## TASK LIST
1 > In the filing, rewrite the passage between "1.   REPORTING" and "filed on SEDAR.", inclusive, substituting "Business Wire" for "PR Newswire".
2 > What Commission File No. is given in the filing?
Start of TEXT SEGMENT
6-K 1 c09085e6vk.htm FORM 6-K Form 6-K
 
 
U.S. SECURITIES AND EXCHANGE COMMISSION
Washington D.C. 20549
FORM 6-K
REPORT OF FOREIGN PRIVATE ISSUER PURSUANT TO RULE 13a-16 OR 15d-16 UNDER THE SECURITIES EXCHANGE ACT OF 1934
For the month of November, 2010
Commission File No.: 001-04192
(LOGO)
Terra Nova Royalty Corporation
(Translation of Registrant’s name into English)
Suite #1620 — 400 Burrard Street, Vancouver, British Columbia, Canada V6C 3A6
(Address of principal executive office)
Indicate by check mark whether the registrant files or will file annual reports under cover of Form 20-F or Form 40-F.
þ Form 20-F o Form 40-F
Indicate by check mark whether the registrant is submitting the Form 6-K in paper as permitted by Regulation S-T Rule 101(b)(1): o
Note: Regulation S-T Rule 101(b)(1) only permits the submission in paper of a Form 6-K if submitted solely to provide an attached annual report to security holders.
Indicate by check mark whether the registrant is submitting the Form 6-K in paper as permitted by Regulation S-T Rule 101(b)(7): o
Note: Regulation S-T Rule 101(b)(7) only permits the submission in paper of a Form 6-K if submitted to furnish a report or other document that the registrant foreign private issuer must furnish and make public under the laws of the jurisdiction in which the registrant is incorporated, domiciled or legally organized (the registrant’s “home country”), or under the rules of the home country exchange on which the registrant’s securities are traded, as long as the report or other document is not a press release, is not required to be and has not been distributed to the registrant’s security holders, and, if discussing a material event, has already been the subject of a Form 6-K submission or other Commission filing on EDGAR.
Indicate by check mark whether by furnishing the information contained in this Form, the registrant is also thereby furnishing the information to the Commission pursuant to Rule 12g3-2(b) under the Securities Exchange Act of 1934.
o Yes þ No
If “Yes” is marked, indicate below the file number assigned to the Registrant in connection with Rule 12g3-2(b): o
 
 

 

 


 

Form 51-102F3

Material Change Report

1.   REPORTING ISSUER
TERRA NOVA ROYALTY CORPORATION
Suite 1620, 400 Burrard Street
Vancouver, British Columbia, V6C 3A6
2.   DATE OF MATERIAL CHANGE
November 16, 2010
3.   NEWS RELEASE
On November 16, 2010, Terra Nova Royalty Corporation (“Terra Nova”) issued a news release through PR Newswire, which was also filed on SEDAR.
End of TEXT SEGMENT
Start of MATERIAL SUPPLIED
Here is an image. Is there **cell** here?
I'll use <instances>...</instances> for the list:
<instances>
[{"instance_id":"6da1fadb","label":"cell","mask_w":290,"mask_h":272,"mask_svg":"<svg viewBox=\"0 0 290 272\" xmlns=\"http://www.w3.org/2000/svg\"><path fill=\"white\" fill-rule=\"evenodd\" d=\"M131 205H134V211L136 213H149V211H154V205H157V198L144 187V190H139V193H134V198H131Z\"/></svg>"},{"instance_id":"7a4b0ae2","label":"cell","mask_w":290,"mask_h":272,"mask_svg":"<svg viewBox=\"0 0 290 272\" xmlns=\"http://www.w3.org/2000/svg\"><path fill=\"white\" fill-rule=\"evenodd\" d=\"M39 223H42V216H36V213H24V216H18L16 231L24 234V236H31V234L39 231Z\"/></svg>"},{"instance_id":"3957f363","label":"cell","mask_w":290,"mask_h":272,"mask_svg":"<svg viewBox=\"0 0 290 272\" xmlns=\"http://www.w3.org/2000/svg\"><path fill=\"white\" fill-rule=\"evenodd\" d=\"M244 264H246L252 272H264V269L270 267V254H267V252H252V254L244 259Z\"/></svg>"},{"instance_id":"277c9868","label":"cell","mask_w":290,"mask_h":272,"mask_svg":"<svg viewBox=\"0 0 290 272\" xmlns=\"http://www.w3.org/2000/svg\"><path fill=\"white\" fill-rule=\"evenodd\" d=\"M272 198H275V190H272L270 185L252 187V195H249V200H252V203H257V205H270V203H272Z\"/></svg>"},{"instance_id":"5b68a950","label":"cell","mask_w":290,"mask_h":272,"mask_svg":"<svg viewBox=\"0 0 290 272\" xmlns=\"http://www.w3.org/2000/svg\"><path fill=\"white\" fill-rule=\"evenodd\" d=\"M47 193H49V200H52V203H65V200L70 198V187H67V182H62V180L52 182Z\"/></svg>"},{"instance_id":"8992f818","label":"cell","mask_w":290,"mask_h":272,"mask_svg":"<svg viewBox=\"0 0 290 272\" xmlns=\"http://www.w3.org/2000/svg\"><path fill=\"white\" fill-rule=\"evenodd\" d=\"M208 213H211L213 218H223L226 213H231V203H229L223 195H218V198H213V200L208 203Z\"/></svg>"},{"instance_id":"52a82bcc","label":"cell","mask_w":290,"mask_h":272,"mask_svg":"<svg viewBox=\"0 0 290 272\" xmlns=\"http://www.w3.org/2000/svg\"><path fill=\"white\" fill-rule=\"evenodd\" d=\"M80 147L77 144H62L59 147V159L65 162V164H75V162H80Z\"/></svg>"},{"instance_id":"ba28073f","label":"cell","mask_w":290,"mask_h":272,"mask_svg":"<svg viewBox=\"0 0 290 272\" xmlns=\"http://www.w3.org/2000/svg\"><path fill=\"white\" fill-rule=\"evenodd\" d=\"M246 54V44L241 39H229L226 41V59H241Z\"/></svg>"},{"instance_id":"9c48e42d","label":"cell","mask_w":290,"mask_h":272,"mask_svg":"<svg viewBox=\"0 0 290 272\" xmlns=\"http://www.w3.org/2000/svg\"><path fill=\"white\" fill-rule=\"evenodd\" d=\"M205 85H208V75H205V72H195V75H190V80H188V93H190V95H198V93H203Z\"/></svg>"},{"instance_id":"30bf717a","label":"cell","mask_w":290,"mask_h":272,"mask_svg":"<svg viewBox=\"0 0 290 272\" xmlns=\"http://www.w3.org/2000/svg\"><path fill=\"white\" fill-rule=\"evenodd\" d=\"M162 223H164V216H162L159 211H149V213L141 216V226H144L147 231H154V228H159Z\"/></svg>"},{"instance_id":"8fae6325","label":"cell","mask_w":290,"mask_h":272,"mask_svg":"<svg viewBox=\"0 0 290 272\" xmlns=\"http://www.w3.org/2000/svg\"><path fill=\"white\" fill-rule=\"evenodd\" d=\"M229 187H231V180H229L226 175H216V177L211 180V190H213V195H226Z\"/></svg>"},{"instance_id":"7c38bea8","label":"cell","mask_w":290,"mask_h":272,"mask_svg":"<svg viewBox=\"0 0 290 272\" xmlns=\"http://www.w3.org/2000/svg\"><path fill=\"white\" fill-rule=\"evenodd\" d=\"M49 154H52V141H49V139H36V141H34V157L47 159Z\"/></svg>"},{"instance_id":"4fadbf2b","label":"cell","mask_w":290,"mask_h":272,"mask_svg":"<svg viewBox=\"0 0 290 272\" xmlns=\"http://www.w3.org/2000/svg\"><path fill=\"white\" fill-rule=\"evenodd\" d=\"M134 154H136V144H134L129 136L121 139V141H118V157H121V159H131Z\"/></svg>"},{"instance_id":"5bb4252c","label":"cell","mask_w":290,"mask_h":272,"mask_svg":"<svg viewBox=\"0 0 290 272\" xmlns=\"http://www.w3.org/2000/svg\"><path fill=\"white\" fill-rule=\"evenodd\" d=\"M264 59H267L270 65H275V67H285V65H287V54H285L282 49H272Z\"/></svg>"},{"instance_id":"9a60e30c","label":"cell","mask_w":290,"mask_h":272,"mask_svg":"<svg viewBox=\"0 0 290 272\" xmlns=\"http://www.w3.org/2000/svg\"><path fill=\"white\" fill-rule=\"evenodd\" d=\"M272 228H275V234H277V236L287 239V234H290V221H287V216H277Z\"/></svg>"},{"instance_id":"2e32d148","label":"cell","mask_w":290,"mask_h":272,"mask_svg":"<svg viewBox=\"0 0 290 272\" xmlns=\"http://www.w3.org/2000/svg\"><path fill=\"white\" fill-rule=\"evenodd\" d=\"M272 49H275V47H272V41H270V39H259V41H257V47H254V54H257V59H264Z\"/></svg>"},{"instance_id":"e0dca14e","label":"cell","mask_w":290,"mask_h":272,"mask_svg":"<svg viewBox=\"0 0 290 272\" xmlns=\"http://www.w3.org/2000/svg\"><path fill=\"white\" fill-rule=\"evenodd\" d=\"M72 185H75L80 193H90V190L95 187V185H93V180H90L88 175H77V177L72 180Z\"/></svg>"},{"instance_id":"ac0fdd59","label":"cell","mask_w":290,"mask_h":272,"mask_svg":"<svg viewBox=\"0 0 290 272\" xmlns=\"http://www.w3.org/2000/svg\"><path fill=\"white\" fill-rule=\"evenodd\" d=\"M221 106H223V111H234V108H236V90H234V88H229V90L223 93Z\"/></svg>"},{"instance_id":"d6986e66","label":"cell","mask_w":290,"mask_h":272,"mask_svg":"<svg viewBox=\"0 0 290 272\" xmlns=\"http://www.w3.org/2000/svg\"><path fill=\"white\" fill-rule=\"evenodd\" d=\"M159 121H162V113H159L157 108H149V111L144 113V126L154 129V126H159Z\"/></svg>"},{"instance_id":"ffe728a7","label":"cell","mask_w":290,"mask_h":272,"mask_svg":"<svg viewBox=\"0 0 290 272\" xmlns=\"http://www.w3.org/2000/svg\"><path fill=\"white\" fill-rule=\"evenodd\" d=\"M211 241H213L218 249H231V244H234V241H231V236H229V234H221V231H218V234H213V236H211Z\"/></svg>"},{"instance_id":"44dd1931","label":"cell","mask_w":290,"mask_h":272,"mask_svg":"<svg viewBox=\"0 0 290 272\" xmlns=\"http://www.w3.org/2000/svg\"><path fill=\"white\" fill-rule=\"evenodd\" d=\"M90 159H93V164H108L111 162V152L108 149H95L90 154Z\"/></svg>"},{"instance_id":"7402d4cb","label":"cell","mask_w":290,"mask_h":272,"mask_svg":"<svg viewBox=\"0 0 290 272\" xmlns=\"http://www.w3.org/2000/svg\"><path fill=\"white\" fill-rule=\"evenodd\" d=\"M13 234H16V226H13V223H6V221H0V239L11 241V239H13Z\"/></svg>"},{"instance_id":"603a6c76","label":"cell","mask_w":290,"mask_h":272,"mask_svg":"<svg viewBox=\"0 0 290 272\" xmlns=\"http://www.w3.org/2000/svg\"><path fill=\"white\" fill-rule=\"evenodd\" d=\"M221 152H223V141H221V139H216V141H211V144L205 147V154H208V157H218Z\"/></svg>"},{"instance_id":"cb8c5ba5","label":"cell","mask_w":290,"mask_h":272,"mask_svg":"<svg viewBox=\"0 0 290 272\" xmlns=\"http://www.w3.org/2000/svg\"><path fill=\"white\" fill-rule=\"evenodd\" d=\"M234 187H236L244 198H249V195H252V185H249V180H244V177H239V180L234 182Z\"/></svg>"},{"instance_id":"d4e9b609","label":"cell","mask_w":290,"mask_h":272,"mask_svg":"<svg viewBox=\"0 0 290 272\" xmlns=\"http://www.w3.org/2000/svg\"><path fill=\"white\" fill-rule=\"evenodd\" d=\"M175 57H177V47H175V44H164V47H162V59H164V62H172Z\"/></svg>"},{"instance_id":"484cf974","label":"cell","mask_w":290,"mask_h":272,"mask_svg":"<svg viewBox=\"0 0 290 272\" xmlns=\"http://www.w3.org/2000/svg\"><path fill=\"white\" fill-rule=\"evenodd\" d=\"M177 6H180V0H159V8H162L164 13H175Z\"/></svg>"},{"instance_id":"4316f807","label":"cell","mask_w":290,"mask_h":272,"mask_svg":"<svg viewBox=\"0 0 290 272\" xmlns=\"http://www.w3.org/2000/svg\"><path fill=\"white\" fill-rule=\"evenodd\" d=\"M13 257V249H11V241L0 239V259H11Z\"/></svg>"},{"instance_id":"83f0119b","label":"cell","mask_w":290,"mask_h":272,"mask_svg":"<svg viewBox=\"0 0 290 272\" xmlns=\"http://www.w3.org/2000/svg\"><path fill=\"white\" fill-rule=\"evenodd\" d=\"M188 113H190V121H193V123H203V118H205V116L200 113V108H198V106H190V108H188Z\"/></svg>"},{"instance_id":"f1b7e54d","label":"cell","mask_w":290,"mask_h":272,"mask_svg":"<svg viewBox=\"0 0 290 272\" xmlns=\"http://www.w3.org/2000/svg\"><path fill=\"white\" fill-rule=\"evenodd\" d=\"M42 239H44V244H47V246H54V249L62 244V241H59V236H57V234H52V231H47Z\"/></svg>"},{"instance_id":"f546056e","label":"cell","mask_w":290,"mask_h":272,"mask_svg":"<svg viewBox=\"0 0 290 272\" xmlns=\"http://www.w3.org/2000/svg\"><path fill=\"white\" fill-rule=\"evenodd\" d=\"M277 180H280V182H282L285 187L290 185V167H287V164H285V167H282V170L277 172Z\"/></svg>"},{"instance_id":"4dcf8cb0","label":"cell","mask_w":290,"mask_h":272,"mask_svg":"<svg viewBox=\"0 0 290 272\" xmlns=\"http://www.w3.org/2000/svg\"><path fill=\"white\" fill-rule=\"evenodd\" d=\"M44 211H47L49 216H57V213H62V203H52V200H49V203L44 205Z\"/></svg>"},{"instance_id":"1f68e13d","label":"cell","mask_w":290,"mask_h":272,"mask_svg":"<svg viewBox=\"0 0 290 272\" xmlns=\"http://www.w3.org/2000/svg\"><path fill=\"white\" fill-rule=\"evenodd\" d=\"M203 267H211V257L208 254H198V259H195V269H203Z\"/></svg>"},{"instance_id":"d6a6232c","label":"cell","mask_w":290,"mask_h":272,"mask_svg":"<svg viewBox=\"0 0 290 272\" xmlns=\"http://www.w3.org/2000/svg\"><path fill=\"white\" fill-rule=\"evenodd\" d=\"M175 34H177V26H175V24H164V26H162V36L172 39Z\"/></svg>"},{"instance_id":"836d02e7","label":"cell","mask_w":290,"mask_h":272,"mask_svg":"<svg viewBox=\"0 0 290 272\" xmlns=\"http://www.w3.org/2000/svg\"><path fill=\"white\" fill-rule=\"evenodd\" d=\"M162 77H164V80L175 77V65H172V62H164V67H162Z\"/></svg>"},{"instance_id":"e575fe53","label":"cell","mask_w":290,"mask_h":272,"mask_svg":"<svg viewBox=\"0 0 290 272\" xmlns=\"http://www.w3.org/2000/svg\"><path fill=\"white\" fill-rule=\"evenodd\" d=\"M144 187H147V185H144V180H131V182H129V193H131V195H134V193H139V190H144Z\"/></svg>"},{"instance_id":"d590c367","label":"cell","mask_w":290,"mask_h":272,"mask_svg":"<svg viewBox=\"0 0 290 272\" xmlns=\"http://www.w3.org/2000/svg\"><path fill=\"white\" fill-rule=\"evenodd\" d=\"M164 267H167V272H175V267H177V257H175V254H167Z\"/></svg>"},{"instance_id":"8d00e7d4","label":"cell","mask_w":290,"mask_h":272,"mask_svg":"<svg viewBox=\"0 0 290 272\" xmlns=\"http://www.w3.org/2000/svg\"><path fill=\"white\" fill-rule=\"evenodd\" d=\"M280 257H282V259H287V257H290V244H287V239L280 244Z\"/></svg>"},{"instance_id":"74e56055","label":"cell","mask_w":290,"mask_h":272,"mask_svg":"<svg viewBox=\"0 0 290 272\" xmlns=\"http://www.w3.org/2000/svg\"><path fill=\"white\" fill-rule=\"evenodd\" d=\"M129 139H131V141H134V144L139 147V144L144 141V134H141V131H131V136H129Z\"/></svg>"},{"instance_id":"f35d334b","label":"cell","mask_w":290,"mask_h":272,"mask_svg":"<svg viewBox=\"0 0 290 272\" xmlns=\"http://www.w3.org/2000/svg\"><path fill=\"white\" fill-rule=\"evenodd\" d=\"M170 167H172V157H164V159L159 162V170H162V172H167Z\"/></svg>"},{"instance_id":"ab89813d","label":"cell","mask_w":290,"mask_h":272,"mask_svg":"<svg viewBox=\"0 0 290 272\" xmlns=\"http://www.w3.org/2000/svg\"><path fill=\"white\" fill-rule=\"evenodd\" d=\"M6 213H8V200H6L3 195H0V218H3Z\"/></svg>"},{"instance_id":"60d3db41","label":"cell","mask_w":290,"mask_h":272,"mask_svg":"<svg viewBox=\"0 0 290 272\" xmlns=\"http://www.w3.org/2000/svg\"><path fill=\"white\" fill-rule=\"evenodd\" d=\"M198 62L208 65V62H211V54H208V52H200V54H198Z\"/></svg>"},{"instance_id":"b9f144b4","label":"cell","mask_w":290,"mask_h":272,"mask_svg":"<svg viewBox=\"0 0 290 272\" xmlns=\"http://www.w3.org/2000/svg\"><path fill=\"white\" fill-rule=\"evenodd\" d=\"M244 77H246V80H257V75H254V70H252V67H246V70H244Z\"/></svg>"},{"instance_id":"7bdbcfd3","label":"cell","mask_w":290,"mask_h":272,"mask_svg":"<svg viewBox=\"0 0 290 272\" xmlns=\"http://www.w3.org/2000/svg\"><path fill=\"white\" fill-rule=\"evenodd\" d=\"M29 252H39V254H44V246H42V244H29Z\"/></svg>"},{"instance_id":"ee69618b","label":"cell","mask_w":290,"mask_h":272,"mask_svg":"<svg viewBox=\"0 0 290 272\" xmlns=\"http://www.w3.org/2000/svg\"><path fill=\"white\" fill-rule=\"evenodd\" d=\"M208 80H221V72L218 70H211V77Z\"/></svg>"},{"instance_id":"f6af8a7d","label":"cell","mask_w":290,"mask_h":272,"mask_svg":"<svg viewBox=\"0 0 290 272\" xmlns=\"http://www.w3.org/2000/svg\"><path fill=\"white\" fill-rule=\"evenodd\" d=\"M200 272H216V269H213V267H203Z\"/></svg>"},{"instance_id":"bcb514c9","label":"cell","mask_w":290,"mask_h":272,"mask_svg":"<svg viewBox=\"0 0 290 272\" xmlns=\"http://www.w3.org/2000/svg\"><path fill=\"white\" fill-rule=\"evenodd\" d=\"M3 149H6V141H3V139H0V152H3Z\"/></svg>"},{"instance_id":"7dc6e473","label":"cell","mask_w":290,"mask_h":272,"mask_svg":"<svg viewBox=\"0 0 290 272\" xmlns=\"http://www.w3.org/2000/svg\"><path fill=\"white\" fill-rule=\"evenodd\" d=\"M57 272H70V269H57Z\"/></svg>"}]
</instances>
End of MATERIAL SUPPLIED
## RESULTS IN ORDER
1 >
1.   REPORTING ISSUER
TERRA NOVA ROYALTY CORPORATION
Suite 1620, 400 Burrard Street
Vancouver, British Columbia, V6C 3A6
2.   DATE OF MATERIAL CHANGE
November 16, 2010
3.   NEWS RELEASE
On November 16, 2010, Terra Nova Royalty Corporation (“Terra Nova”) issued a news release through Business Wire, which was also filed on SEDAR.

2 > 001-04192